I love bookstores. Alibris and Amazon are convenient for getting your hands on any obscure title you want and even pointing you toward others you might be interested in, but the online experience can’t match the pleasure I experience in wandering through the shelves and discovering a gem no search engine algorithm would have earmarked for my attention.
My latest such acquisition is Bad Land: An American Romance, a combination multi-year roadtrip and history that perfectly captures an obscure piece of Americana – the “dryland farming” fad that briefly populated large stretches of the arid Western states with small family farms in the first decades of the 20th Century and ultimately ended in the Dust Bowl diaspora of the 1930s.

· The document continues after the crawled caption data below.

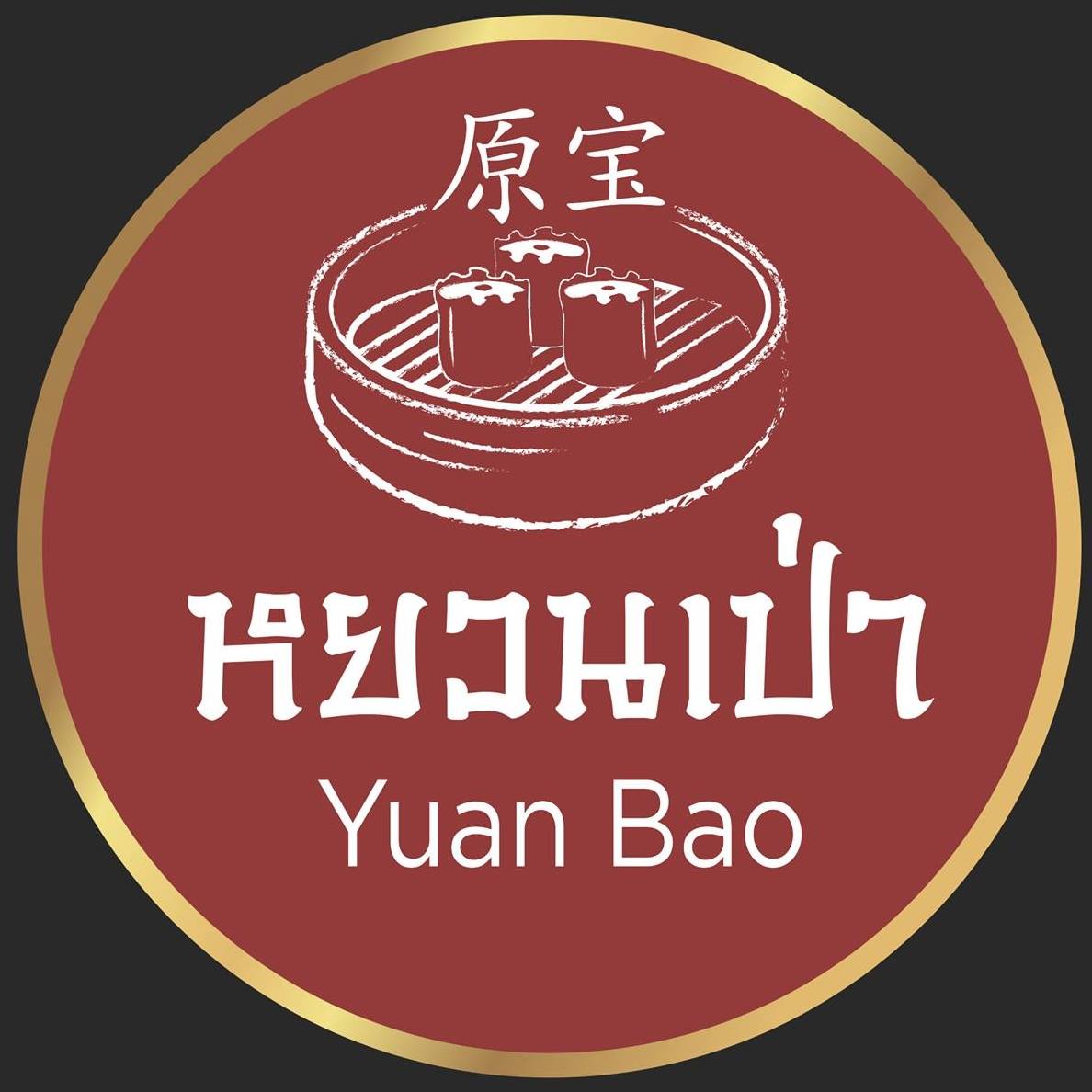 แป๊ะยิ้ม ติ่มซำ, ติ่มซำซอย 14, มิตรทาวน์, บุญจิราแต่เตี้ยม, หยวนเป่า กระบี่, กระบี่ติ่มซำ, สาขา 1 เยื้องรพ.กระบี่, โกเล็กชวนชิม, โรตีบางนรา ณ กระบี่, 89 Cafe, ข้าวหน้าเป็ดเยาวราช รสเด็ด, ณ เมืองบี่ ฮาลาลติ่มซำ, โชคชัยติ่มซำ ตลาดเก่ากระบี่, จ๊ะดำ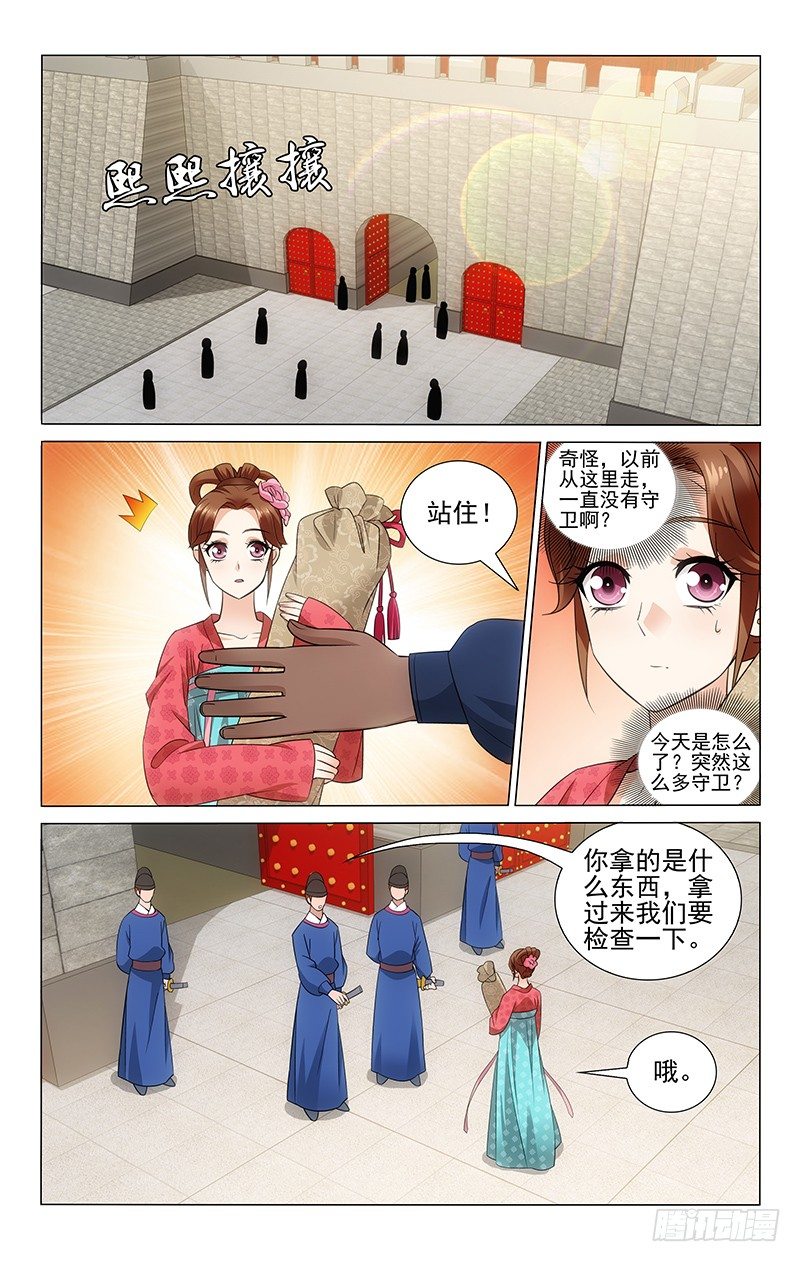 《拾忆长安 • 王爷》漫画最新章节074 木偶太重走得慢免费下拉式在线观看章节第【6】张图片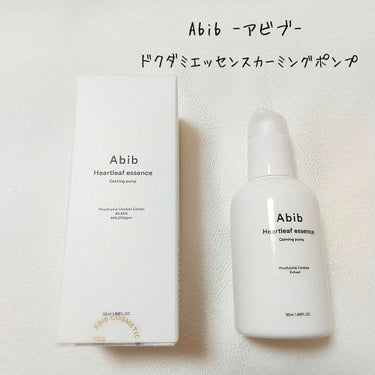 Heartleaf essence Calming pump/Abib /美容液を使ったクチコミ（1枚目）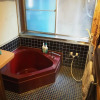 Отель Fumoku, фото 11
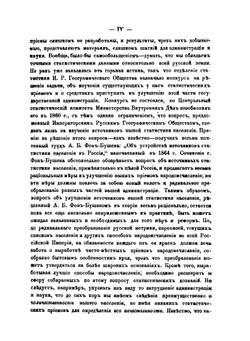Сборник статистических сведений о Кавказе. Том 1 | Н.И. Воронов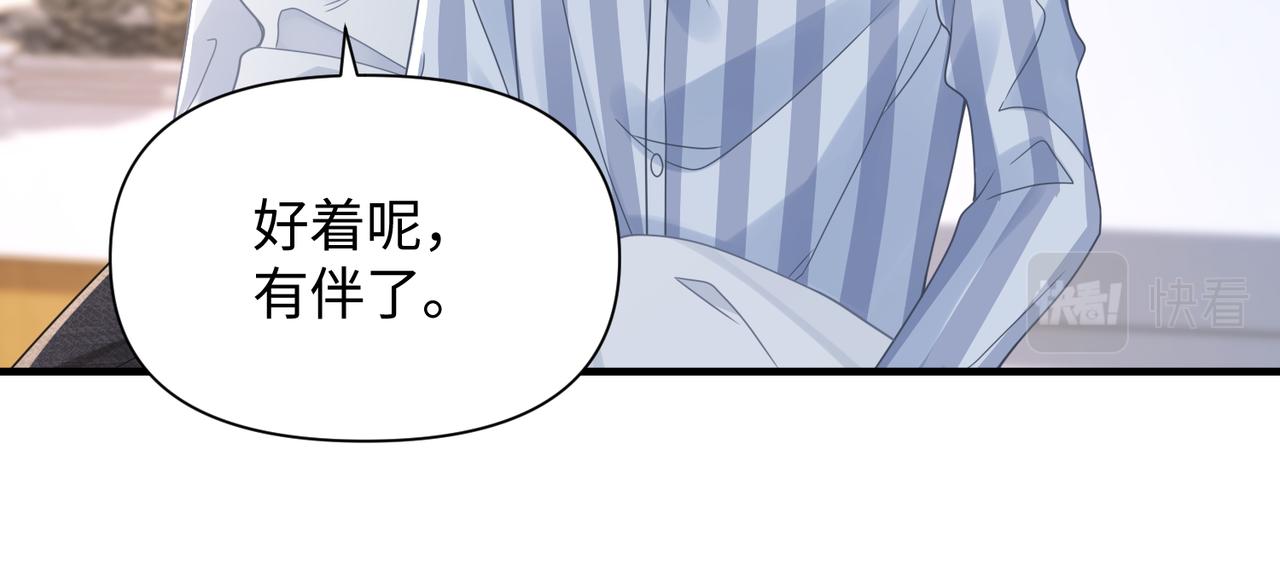 第70酸吗？谁家醋坛子翻了21
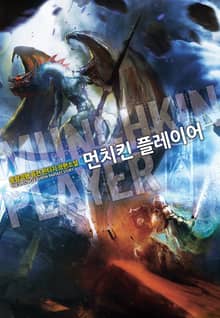 먼치킨 플레이어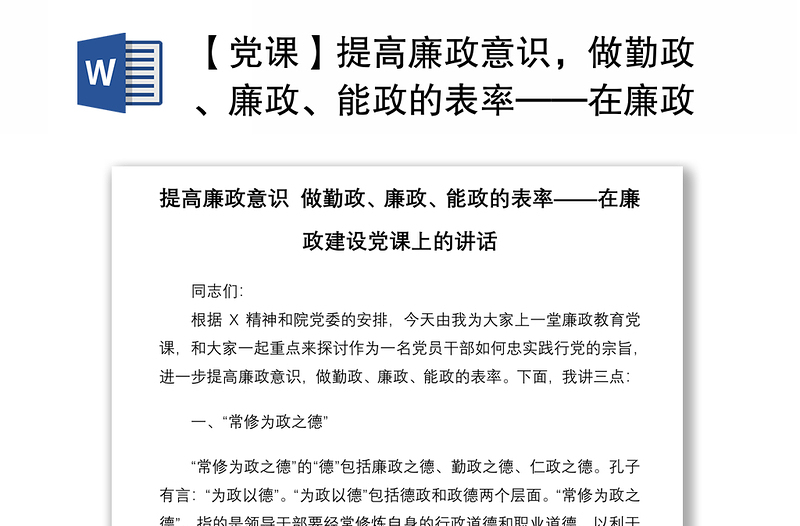 2021【党课】提高廉政意识，做勤政、廉政、能政的表率——在廉政建设党课上的讲话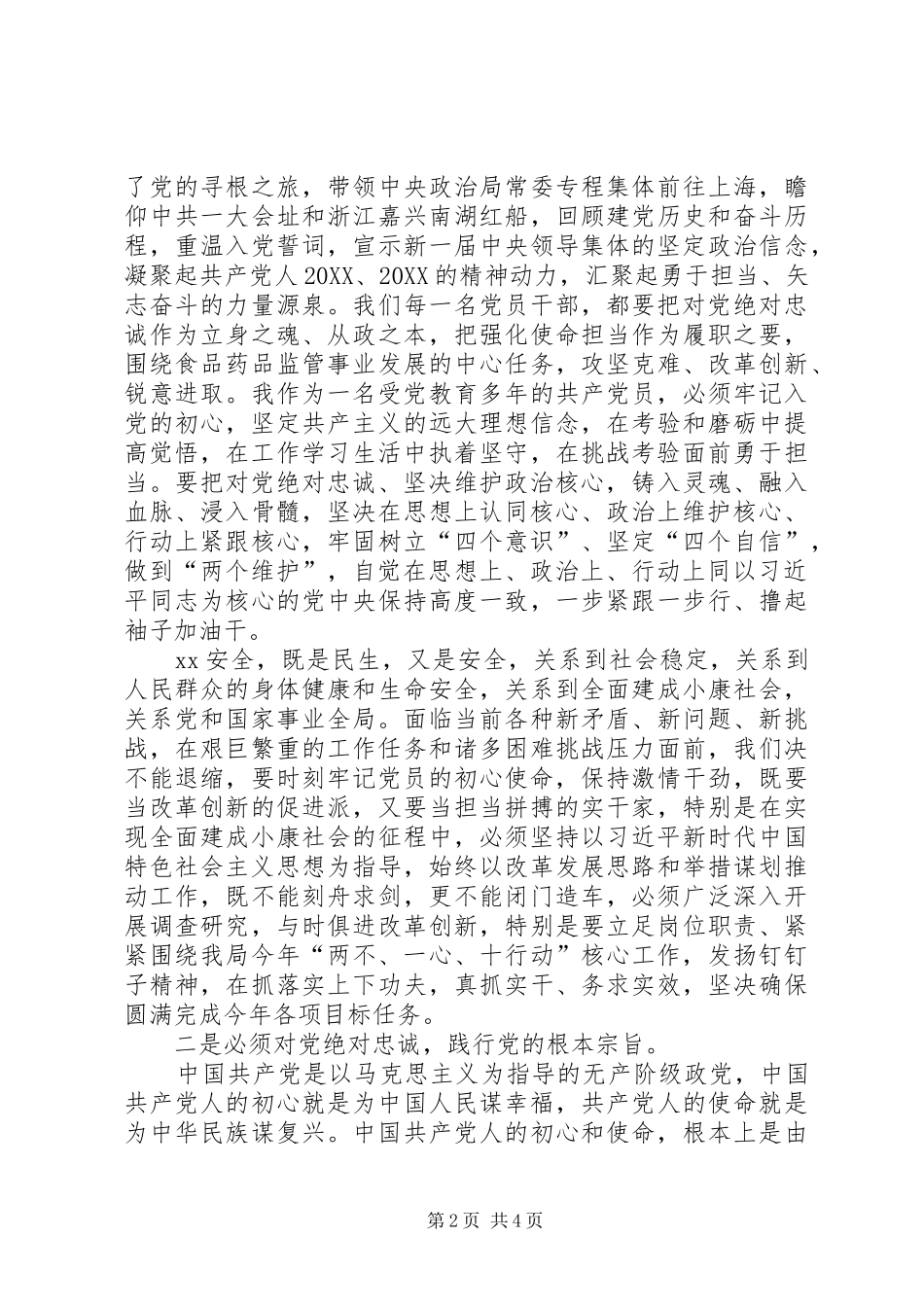 坚守绝对忠诚做到两个维护专题研讨讲话本站推荐_第2页
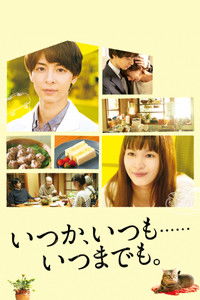 いつか、いつも‥‥‥いつまでも。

Author Jonathan Raban had the great good fortune to come across, first, a 700-page history of the period in eastern Montana – one of those micro-histories compiled by local historical societies, privately published 50 years ago and soon forgotten. Next Raban unearthed an unpublished memoir written by the son of one of the homesteading families in that area, another mother lode of local lore and anecdotes. Then he went on to spend years intensively researching the period. Most important, he spent a great deal of time on the ground in eastern Montana getting to know the land and the people. His resulting account is both engaging and informative, sympathetic but not sentimental and insightful without being at all condescending – a remarkable achievement for an ex-pat Englishman living in Seattle.
Although Bad Land is set in eastern Montana, the story could be told of any rural county between the 100th meridian and the Rockies, including eastern New Mexico. I wrote a column last year on those abandoned farmsteads and the stubborn few who endured the bad years and remain there today.